Селькирк худо уживался с людьми еще до отправки на остров, а уж после сделался совершенно невыносим. Здесь есть некое сходство с историей Лазаря после воскрешения, как она изложена у Леонида Андреева: воскреснуть-то он воскрес, но говорить с живыми ему было уже не о чем. По возвращении в Англию Селькирк стал было модным персонажем, но быстро распугал поклонников резкостью нрава; несколько раз пытался жениться (с шестнадцатилетней Софи Брюс был даже помолвлен), но всякий раз это расстраивалось. Видимо, он мог общаться только с бессловесными козами либо повторявшими за ним попугаями.
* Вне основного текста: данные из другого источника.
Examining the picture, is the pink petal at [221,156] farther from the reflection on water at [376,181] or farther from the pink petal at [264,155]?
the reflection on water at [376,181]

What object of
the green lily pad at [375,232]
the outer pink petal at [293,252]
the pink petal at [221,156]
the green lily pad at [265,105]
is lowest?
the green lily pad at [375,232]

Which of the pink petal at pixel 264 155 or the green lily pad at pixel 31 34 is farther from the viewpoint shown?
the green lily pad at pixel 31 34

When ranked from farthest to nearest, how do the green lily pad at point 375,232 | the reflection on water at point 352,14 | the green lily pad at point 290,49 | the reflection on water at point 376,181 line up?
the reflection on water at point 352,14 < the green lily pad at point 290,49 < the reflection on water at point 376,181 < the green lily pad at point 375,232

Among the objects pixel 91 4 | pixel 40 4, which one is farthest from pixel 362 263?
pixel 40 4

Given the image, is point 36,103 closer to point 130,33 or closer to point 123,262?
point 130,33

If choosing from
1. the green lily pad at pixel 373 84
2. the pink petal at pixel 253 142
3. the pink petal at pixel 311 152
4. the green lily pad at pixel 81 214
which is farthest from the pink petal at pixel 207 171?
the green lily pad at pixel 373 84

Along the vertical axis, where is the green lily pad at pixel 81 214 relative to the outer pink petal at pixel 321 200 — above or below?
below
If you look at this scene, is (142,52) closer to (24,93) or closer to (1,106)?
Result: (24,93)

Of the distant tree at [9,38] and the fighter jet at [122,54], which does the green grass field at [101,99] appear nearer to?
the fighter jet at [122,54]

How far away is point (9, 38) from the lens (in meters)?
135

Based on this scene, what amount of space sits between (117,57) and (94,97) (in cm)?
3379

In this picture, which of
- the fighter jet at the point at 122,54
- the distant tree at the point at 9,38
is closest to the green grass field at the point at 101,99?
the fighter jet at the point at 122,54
Скоро Селькирк нанялся на другое судно («Weymouth») и умер от тропической лихорадки в декабре 1721 года у африканских берегов.

История Робинзона Крузо, изданная в 1719 году, обессмертила и Селькирка, и памфлетиста журнала «Review» Даниэля Дефо (его фельетон «Кратчайший способ расправы с диссидентами» был бы весьма актуален и ныне – а тогда показался правительству настолько удачным, что Дефо на месяц попал в Ньюгейтскую тюрьму). Каждая эпоха находила в истории Робинзона Крузо нечто свое, интерпретируя робинзонаду в соответствии с духом времени. «Эмиграция – капля крови нации, взятая на анализ», – любит повторять Мария Розанова; так вот, Робинзон – капля крови цивилизации, и всякий новый человеческий тип подвергался эстетическому испытанию островом. Для людей начала XVIII века, в особенности для британцев с их культом имперского супермена, «Робинзон» (с двумя его продолжениями о дальнейших плаваниях героя) был гимном человеческим возможностям, торжественной одой в честь упорства, могущества и неугасимой веры. Это нормальный взгляд для эпохи, избравшей человека мерой всех вещей. Неслучайно в откровенной пародии на «Робинзона» – свифтовских «Путешествиях Гулливера», написанных восемь лет спустя, – Гулливер попадает сначала к карликам, а потом к великанам: он как бы задает масштаб, становится универсальной мерой длины. Робинзон у Дефо цивилизует дикаря Пятницу, объясняя ему, что «не надо кушать человеков», и только что не проповедует козам. Человек – светлое начало, доводящее природу до ума; он не пропадет нигде, из всего исследует выгоду и по всему необитаемому покамест миру пронесет весть о славе британской короны.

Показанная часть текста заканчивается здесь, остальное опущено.